Given passage:
>>>>>

Sponsored by the participating universities with major funding
from the Ford and Arcus Foundations, "Race, Sex, Power" aims
to set a new agenda for studying, organizing, writing, and
developing policy about sexuality.  Juan Battle, professor of
Sociology at the CUNY Graduate Center, argues that the
conference is not only ambitious, but timely, as sexuality is
central to current political debates. "Same-sex marriage,
abstinence education, and abortion rights are all at the
forefront."  Marysol Asencio, associate professor of Family
Studies/Puerto Rican and Latino/a Studies from the University
of Connecticut at Storrs, adds that the demographic shifts in
the US mean that "sexuality has to be confronted from the
perspective of race, not merely to challenge the pathologies
historically assigned to Latina/o and Black Americans, but to
explore the dynamism and heterogeneity within these
populations as well."
The conference program takes sexuality and race in all their
complexity.  Panels and speakers selected from hundreds of
submissions will cover, among other things: media, migration
and immigration, religion and spirituality, sexual tourism,
reproductive rights, transgender, community organizing, gay
and lesbian civil rights, poverty, social class, age, and the
sex industry.  Within the wide variety of approaches in both
method and topic, a key idea emerges.  Sexuality can only be
imagined in the context of communities that are embedded in a
national and international context of changing sexual mores
and deeply entrenched habits of thought and representation.

<<<<<

What this exercise asks:
**a.** Answer these three questions about the conference passage:
(i) Which foundations gave major funding to "Race, Sex, Power"?
(ii) What position does Juan Battle hold?
(iii) From how many submissions were the panels and speakers selected?
**b.** Can you rewrite the paragraph of the conference passage that begins "The conference program takes sexuality" as a bulleted list that keeps its main facts?

Provided material:
>>>>>

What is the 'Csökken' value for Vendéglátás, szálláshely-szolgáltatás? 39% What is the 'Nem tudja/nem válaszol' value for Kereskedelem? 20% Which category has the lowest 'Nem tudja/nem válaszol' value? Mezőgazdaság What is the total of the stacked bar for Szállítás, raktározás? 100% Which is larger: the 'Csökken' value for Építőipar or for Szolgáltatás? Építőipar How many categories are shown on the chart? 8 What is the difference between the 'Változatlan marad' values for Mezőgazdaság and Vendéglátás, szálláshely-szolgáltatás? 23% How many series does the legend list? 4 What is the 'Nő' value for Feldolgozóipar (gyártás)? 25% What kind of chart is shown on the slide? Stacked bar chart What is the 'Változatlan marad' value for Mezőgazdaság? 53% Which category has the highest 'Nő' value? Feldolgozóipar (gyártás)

<<<<<

Answer set:
**a.**
(i) The Ford and Arcus Foundations.
(ii) Professor of Sociology at the CUNY Graduate Center.
(iii) From hundreds of submissions.

**b.**
- The program treats sexuality and race in all their complexity.
- Panels and speakers were selected from hundreds of submissions.
- Topics include media, migration and immigration, religion and spirituality, sexual tourism, reproductive rights, transgender, community organizing, gay and lesbian civil rights, poverty, social class, age, and the sex industry.
- Despite varied methods and topics, one key idea emerges: sexuality can only be imagined in the context of communities embedded in a national and international context of changing sexual mores and deeply entrenched habits of thought and representation.